EXCERPT TO READ ::
────────────────────

Dillon Danis doesn’t need jiu-jitsu —but he’s still open to promoting the sport to a bigger audience.
After weeks of public back-and-forth following Mikey Musumeci’s cryptic “circus” comment at the UFC BJJ press conference—where UFC exec Claudia Gadelha took a thinly veiled swipe at Danis’ character—Danis has finally made his position clear: he would’ve coached the UFC’s BJJ reality show. But not for the check.
“I wouldn’t do it for the money,” Danis told BJJDOC. “I’d do it for the love of growing Jiu-Jitsu.”
That’s not a bluff. While the UFC attempts to present itself as jiu-jitsu’s “professional” alternative to influencer-driven matchups, Danis remains one of the few names in the sport that can still move numbers. When asked directly about what it would take financially to bring him on board, Danis didn’t flinch:
“You’re 100% right.” adding “but I wouldn’t do it for the money either.”

────────────────────

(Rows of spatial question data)
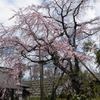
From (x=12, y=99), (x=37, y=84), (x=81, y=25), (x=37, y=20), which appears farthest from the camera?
(x=37, y=84)

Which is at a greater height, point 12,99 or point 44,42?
point 44,42

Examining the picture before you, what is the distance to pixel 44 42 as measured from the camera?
21.1ft

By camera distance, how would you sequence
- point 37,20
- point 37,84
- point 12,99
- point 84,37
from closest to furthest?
1. point 37,20
2. point 84,37
3. point 12,99
4. point 37,84

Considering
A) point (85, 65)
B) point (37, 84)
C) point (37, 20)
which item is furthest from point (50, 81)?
point (37, 20)

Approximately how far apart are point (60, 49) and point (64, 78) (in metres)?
1.86

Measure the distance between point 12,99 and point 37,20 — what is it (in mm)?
5924

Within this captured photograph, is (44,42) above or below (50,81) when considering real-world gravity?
above

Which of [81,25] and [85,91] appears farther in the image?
[81,25]

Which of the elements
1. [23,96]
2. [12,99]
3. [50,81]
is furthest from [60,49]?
[23,96]

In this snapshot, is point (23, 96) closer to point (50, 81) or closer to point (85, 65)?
point (50, 81)

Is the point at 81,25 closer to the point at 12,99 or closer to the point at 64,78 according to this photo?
the point at 64,78

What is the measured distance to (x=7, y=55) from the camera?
22.4 feet

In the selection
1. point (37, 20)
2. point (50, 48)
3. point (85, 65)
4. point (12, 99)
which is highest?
point (37, 20)

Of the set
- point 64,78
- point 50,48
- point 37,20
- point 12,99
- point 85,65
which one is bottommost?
point 12,99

────────────────────

TO BE DONE ::
1 > For each statement, say whether it agrees with the passage on Dillon Danis, answering yes or no and quoting the deciding words: (a) Danis says he would coach the UFC's BJJ reality show for the money. (b) Claudia Gadelha is identified as a UFC executive. (c) Mikey Musumeci made his "circus" comment at the UFC BJJ press conference.
2 > Transcribe the stretch of the passage on Dillon Danis from "After weeks of" through "for the check.".
The records are separate material, unrelated to the passage on Dillon Danis.

SOLVED TASKS ::
1 >
(a) No: “I wouldn’t do it for the money,”
(b) Yes: "UFC exec Claudia Gadelha"
(c) Yes: "Mikey Musumeci’s cryptic “circus” comment at the UFC BJJ press conference"

2 >
After weeks of public back-and-forth following Mikey Musumeci’s cryptic “circus” comment at the UFC BJJ press conference—where UFC exec Claudia Gadelha took a thinly veiled swipe at Danis’ character—Danis has finally made his position clear: he would’ve coached the UFC’s BJJ reality show. But not for the check.